The festive season has offered a delayed gift to HFT firms that have spent most of 2012 in the crosshairs of European regulators and politicians.
German HFT legislation, which attempts to move ahead of similar Europe-wide HFT curbs in MiFID II, has been soften after indications the much-feared licensing requirement will be expunged.
German lawmakers - including the Bundesbank - have reportedly raised concerns at possible impact of the licensing requirement on liquidity. Europe's leading HFT lobby group, the FIA European Principal Traders Association has voiced some concern at this particular rule, but has offered provisional support to the regulation's other aspects.

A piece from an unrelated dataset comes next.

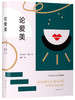 (仓发) 论爱美/南海出版公司/[法]夏尔.佩潘/9787544276924 商品缩略图1
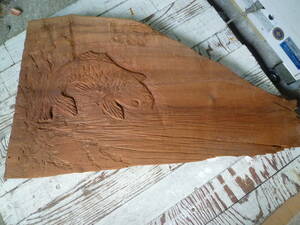 M5524 のぼり鯉 カープ 木製 オブジェ 作家手彫り ハンドメイド 縁起物（3007)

"We generally endorse the proposal and believe a reasonable regulation of high-frequency trading to be appropriate, such as requirements on minimum tick sizes, enhanced transparency and order-to- trade ratios based on the respective class of instruments," said Mark Spanbroek, secretary general of the FIA EPTA.
The law is expected to be finalised this quarter and will give better oversight of HFT activity by national regulators in Germany. Initially, it was thought that all HFT firms operating on German venues would have to register with national authorities. This would have included maintaining a base within Germany and obligations similar to those placed upon financial institutions, such as minimum capital thresholds.

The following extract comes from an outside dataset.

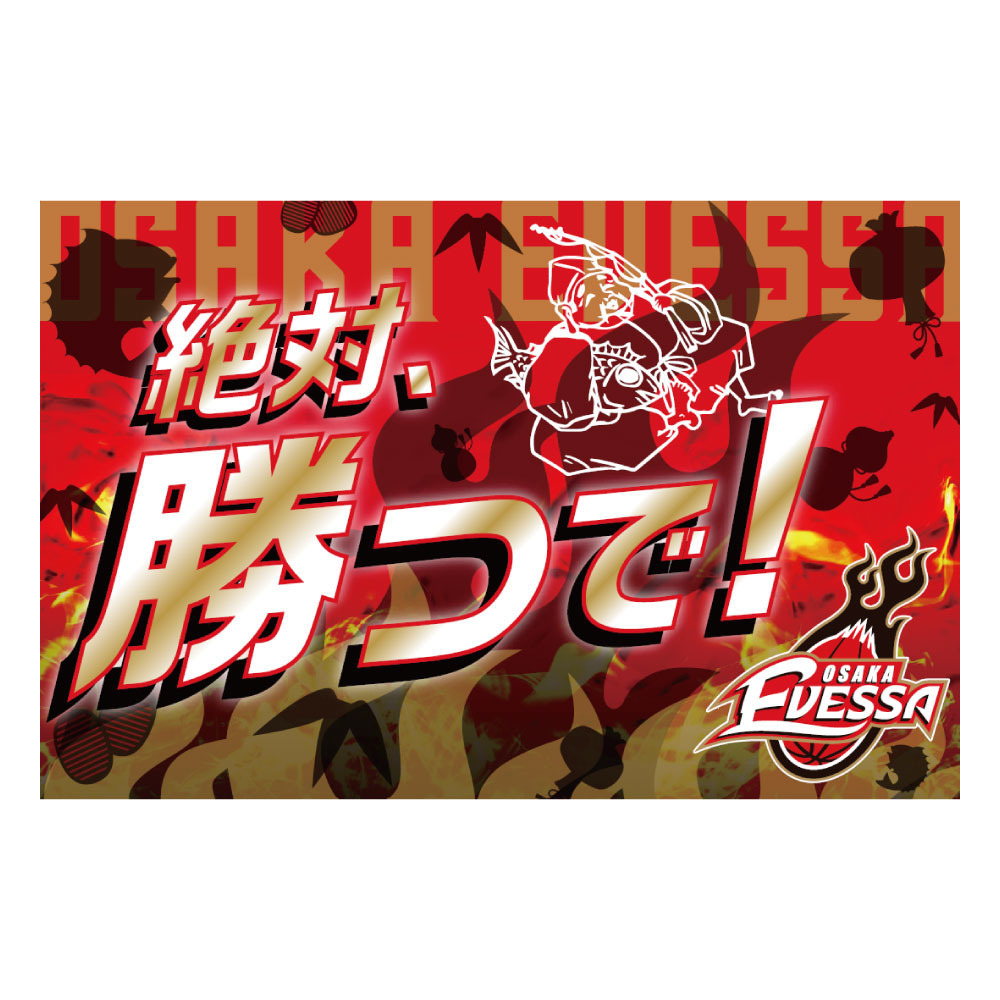 ハリセン 情熱の赤シリーズ 詳細画像 2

At a hearing chaired by the Finance Committee of Germany's Bundestag (lower house) last Wednesday, a number of industry bodies seem to have convinced politicians to drop the most biting of the proposed rules.

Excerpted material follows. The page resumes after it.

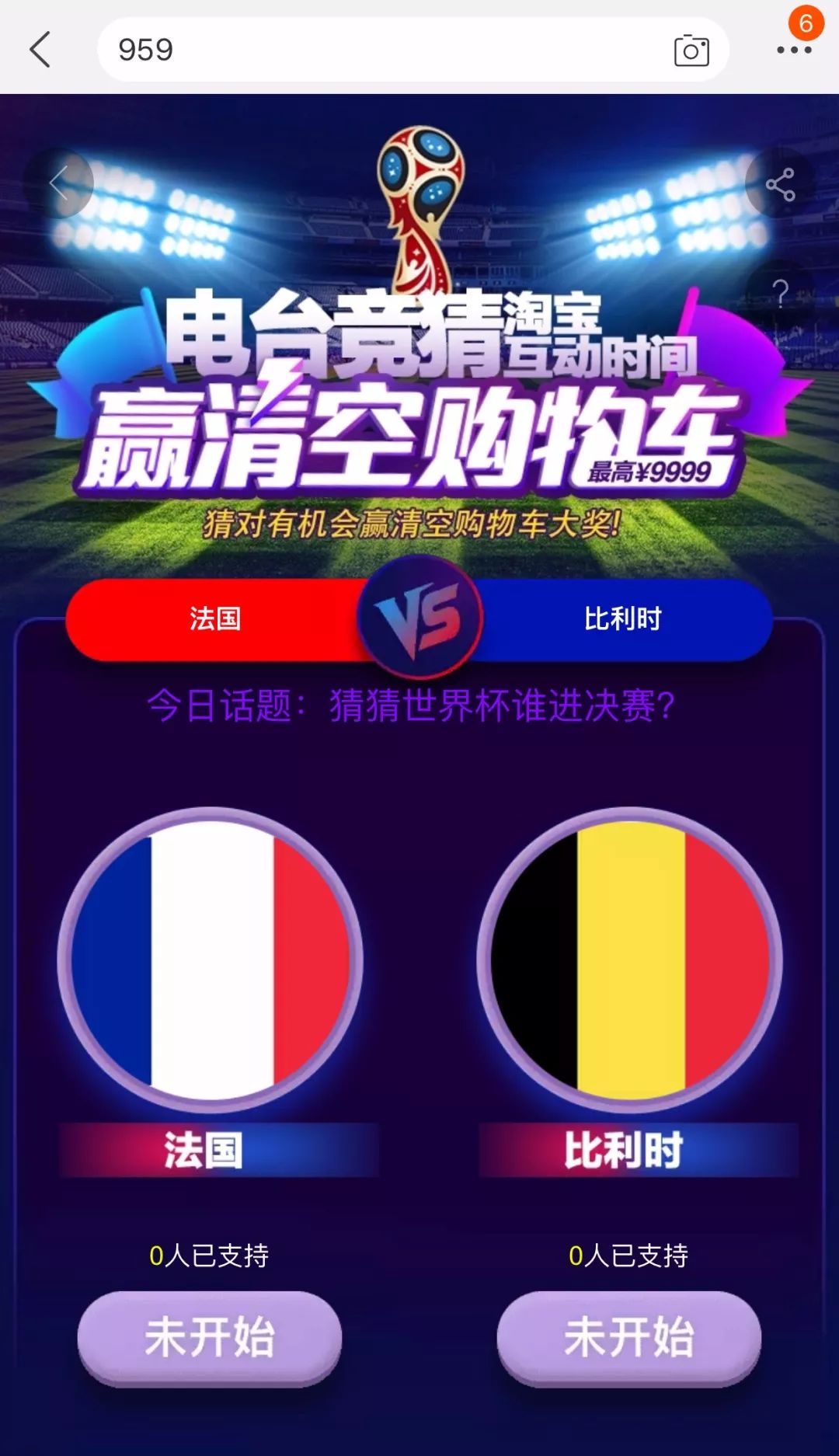 百家号：欧洲杯正规下单平台(官方)网站/网页版登录入口/手机版-三星s8选哪个颜色  第2张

Germany's incumbent exchange, Deutsche Börse, also joined the chorus, pointing out that HFT activity soaks up some 40% of flow on its Xetra equities venue.
But could the German rules foreshadow the end of HFT firms as Europe's trading scapegoats, charged with reducing the quality of liquidity and using technology to create an unfair advantage compared with institutional traders? Probably not. A sizeable chuck of regulatory change in Europe still has HFT firmly in its sights.
MiFID II, which will not be finalised until later this year, and will come into effect in 2015 at the earliest, has mooted a 500-millisecond minimum resting time for orders, venue-specific order-to-trade ratios and a ban on the maker-taker pricing model.